À Paris, ce jeudi 26ème juillet de 1668

Je veux commencer à répondre en deux mots à votre lettre du 9ème de ce mois, et puis notre procès sera fini. Vous m’attaquez doucement, Monsieur le Comte, et me reprochez finement que je ne fais pas grand cas des malheureux, mais qu’en récompense je battrai des mains pour votre retour ; en un mot, que je hurle avec les loups, et que je suis d’assez bonne compagnie pour ne pas dédire ceux qui blâment les absents.
Je vois bien que vous êtes mal instruit des nouvelles de ce pays-ci. Mon cousin, apprenez donc de moi que ce n’est pas la mode de m’accuser de faiblesse pour mes amis. J’en ai beaucoup d’autres, comme dit Mme de Bouillon, mais je n’ai pas celle-là.
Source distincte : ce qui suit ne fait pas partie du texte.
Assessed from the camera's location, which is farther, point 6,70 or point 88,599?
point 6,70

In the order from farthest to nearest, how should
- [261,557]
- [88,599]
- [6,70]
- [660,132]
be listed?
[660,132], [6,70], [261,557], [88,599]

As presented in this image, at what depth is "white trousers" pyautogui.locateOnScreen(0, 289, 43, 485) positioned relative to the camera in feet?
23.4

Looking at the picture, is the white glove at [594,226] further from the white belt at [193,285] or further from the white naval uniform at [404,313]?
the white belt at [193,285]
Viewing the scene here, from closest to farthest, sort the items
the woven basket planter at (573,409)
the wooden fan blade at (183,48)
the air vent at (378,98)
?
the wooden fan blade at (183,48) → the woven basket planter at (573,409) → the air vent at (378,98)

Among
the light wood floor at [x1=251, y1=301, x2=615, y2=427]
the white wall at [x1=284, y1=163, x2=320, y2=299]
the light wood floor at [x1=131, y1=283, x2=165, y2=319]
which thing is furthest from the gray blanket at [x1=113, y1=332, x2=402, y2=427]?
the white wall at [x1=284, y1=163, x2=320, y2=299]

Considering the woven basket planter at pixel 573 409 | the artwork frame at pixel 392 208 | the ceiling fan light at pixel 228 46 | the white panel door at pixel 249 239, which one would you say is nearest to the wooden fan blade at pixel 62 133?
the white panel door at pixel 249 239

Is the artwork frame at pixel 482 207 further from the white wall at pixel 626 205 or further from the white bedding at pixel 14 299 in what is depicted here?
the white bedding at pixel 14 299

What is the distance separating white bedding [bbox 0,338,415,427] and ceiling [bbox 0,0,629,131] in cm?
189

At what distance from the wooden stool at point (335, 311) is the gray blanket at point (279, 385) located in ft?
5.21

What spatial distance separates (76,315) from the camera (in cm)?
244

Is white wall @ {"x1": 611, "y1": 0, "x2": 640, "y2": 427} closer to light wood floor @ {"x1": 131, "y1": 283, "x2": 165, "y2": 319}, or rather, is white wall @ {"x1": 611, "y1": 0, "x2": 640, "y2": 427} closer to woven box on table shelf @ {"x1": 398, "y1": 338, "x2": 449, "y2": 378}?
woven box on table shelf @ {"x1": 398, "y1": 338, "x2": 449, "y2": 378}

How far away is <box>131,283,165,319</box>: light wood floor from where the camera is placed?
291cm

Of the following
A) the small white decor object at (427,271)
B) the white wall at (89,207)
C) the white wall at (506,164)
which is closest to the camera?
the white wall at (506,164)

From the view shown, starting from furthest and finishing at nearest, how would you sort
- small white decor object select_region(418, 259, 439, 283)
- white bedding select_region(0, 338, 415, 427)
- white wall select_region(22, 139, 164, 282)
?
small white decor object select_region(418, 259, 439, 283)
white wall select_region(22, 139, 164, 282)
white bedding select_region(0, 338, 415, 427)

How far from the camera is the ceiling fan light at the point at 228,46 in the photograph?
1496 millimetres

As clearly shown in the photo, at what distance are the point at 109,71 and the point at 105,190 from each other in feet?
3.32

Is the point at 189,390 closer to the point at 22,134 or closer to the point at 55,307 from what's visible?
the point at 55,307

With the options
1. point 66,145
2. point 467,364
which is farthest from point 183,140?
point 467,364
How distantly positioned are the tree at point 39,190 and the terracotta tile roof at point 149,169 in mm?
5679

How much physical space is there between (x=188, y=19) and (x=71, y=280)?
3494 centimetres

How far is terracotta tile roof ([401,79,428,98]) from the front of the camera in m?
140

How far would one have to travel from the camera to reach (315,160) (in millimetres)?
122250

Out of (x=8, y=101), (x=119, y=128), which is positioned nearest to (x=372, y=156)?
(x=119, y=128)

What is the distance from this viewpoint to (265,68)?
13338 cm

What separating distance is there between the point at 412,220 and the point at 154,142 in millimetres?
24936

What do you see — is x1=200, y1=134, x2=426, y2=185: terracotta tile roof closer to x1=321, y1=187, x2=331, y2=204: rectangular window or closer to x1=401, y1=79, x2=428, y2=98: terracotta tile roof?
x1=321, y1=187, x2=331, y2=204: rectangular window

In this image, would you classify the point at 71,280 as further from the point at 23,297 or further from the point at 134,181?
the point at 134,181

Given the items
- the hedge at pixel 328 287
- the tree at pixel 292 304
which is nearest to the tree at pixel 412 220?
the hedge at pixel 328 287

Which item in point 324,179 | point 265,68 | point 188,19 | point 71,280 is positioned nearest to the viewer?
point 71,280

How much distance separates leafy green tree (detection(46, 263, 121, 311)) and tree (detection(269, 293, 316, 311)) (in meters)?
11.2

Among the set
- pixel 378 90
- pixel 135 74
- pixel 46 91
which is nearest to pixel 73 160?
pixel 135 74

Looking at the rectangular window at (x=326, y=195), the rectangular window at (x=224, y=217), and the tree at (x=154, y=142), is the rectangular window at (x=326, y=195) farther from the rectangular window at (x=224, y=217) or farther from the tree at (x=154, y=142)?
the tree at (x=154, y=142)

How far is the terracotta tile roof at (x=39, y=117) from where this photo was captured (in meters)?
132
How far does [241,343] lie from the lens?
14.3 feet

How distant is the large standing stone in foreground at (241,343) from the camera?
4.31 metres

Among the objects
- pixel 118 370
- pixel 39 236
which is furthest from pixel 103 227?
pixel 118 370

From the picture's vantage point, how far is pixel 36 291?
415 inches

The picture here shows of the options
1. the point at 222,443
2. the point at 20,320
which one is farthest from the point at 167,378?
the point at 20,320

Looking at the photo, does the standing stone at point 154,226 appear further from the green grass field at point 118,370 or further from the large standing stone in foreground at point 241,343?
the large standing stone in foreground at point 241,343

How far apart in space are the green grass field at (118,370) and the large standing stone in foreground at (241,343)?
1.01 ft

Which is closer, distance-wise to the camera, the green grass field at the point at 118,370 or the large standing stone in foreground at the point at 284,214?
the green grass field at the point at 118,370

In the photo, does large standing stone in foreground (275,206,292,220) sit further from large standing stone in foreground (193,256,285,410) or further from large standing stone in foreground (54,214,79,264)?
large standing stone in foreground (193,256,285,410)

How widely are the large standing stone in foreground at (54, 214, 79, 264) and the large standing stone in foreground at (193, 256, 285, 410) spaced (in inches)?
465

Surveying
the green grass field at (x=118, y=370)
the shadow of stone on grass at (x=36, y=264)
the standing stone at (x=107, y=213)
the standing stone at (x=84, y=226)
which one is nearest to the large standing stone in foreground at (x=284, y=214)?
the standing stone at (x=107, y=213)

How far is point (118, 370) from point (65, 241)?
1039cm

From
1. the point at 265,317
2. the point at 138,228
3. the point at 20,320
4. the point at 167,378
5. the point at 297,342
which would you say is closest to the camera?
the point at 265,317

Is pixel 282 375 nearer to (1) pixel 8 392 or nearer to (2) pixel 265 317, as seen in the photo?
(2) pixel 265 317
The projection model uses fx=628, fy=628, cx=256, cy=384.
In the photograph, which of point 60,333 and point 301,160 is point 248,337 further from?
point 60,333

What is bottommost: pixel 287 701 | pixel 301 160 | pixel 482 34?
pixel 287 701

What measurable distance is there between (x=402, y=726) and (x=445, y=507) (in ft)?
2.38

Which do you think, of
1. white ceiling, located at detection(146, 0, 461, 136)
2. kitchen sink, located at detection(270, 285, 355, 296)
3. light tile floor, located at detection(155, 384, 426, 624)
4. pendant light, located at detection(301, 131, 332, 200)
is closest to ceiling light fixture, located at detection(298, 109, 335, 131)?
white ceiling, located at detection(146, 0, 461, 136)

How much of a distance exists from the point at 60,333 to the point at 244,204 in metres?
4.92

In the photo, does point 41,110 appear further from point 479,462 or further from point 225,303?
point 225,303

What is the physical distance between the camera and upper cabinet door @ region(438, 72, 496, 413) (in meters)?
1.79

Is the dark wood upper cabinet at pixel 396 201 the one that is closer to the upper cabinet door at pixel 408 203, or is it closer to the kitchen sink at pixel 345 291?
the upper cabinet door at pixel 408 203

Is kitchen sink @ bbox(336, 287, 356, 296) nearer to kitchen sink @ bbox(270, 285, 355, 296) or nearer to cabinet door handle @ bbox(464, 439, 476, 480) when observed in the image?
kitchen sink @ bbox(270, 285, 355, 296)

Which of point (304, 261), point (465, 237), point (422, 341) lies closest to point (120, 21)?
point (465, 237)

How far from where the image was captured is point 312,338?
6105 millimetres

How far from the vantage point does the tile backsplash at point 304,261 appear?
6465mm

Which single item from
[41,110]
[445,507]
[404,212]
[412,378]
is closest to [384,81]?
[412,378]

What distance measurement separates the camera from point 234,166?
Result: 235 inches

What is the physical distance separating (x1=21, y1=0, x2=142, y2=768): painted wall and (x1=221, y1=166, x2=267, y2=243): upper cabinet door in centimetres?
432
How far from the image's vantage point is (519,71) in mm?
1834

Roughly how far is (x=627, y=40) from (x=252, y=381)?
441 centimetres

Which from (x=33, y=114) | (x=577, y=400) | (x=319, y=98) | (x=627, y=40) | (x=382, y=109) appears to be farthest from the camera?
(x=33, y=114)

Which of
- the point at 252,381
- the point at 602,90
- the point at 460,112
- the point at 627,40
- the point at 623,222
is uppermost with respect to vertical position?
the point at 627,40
Cette pensée n’est que dans votre tête, et j’ai fait ici mes preuves de générosité sur le sujet des disgraciés, qui m’ont mise en honneur dans beaucoup de bons lieux, que je vous dirais bien si je voulais. Je ne crois donc pas mériter ce reproche, et il faut que vous rayiez cet article sur le mémoire de mes défauts. Mais venons à vous.
Nous sommes proches, et de même sang. Nous nous plaisons ; nous nous aimons, nous prenons intérêt dans nos fortunes. Vous me parlez de vous avancer de l’argent sur les dix mille écus que vous aviez à toucher dans la succession de Monsieur de Chalon. Vous dites que je vous l’ai refusé, et moi, je dis que je vous l’ai prêté. Car vous savez fort bien, et notre ami Corbinelli en est témoin, que mon cœur le voulut d’abord, et que lorsque nous cherchions quelques formalités pour avoir le consentement de Neuchèze, afin d’entrer en votre place pour être payé, l’impatience vous prit ; et m’étant trouvée par malheur assez imparfaite de corps et d’esprit pour vous donner sujet de faire un fort joli portrait de moi, vous le fîtes, et vous préférâtes à notre ancienne amitié, à votre nom, et à la justice même, le plaisir d’être loué de votre ouvrage. Vous savez qu’une dame de vos amies vous obligea généreusement de le brûler. Elle crut que vous l’aviez fait ; je le crus aussi. Et quelque temps après, ayant su que vous aviez fait des merveilles sur le sujet de M. Foucquet et le mien, cette conduite acheva de me faire revenir. Je me raccommodai avec vous à mon retour de Bretagne. Mais avec quelle sincérité ? vous le savez. Vous savez encore notre voyage de Bourgogne, et avec quelle franchise je vous redonnai toute la part que vous aviez jamais eue dans mon amitié. Je reviens entêtée de votre société.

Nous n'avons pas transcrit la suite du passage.